In addition, ocean dynamics, hectic waterways and weathering effects on the oil spill site complicate the monitoring of the oil spread and impede the implementation of clean-up measures. This has led to the need of materials and technological advancement to expedite the oil spill clean-up.
The conventional offshore oil spill response plans entail mechanical clean up (utilizing boom and skimmer), in-situ burning, bioremediation as well as the application of chemical dispersants, solidifiers, and oil sorbents.

Effective and selective removal of oil-based pollutants from the contaminated offshore water is a challenging task. Hence, the mandatory properties of an efficient oil sorbent are manifold: hydrophobic-oleophilic, high oil sorption and retention, floatable and durable in water, recyclable, biodegradable, and low cost. Inorganic and organic as well as natural sorbents have been investigated intensively, but none has proven to fulfill all requirements so far.

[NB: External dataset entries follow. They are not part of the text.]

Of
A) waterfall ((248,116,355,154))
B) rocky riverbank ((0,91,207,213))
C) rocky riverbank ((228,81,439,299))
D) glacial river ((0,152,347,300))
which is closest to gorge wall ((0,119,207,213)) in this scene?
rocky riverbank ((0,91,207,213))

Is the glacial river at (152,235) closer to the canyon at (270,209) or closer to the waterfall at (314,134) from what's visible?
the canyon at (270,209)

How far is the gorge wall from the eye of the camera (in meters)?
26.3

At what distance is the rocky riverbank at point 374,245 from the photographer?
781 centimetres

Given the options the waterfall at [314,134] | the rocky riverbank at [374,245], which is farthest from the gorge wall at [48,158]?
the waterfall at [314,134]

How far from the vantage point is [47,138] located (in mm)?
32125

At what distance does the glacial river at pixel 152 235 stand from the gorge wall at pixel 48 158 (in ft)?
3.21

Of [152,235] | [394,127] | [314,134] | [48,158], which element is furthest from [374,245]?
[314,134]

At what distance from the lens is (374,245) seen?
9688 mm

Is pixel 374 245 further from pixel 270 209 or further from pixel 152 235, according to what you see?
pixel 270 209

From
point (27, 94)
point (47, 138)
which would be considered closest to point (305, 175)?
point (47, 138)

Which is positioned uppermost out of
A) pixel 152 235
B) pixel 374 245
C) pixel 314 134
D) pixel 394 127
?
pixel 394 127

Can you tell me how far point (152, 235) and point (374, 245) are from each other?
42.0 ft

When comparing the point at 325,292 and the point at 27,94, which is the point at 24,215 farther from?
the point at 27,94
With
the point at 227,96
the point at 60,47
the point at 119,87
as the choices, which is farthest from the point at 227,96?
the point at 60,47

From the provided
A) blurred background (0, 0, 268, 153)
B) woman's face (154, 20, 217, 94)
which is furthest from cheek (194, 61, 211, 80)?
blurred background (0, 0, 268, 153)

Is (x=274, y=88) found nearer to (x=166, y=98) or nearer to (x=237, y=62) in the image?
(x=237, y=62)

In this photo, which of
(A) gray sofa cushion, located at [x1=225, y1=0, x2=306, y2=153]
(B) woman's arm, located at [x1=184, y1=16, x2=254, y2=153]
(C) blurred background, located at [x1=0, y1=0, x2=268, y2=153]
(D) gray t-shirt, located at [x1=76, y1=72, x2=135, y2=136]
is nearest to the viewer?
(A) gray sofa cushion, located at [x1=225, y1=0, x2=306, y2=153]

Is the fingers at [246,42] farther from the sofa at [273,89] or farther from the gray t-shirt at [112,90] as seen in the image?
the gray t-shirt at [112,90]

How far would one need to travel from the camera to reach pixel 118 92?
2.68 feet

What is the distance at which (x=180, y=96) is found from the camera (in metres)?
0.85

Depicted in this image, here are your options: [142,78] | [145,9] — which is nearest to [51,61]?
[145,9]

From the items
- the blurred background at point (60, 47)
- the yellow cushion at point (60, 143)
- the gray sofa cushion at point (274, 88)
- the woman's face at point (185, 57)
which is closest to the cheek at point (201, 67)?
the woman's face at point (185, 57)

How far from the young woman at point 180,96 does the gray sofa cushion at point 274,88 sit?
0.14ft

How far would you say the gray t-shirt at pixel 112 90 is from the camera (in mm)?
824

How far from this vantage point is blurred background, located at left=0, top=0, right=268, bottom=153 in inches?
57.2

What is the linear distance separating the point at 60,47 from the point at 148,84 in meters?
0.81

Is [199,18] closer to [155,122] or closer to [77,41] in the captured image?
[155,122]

In this work, a simple one-step and yet low energy consumption pathway to fabricate 3D carbon-based sorbent from natural kapok fibers is presented. Without any chemical pre-treatment, the pristine kapok fibers were carbonized at relatively low temperatures (300 ⁰C). They exhibited positive buoyancy (floating), which is mainly caused by their water repellency, low density (6-8 mg/cm3, respectively), and high porosity (>98%). Surface roughness and intrinsic graphite phase were found to be critical to tune oil adhesion and sorption. Moreover, the absorbed oil is retrievable and can be recovered for subsequent use. Hence, this work provides a promising scalable production route to develop effective 3D carbon-based oil sorbents via one-step energy-saving carbonization.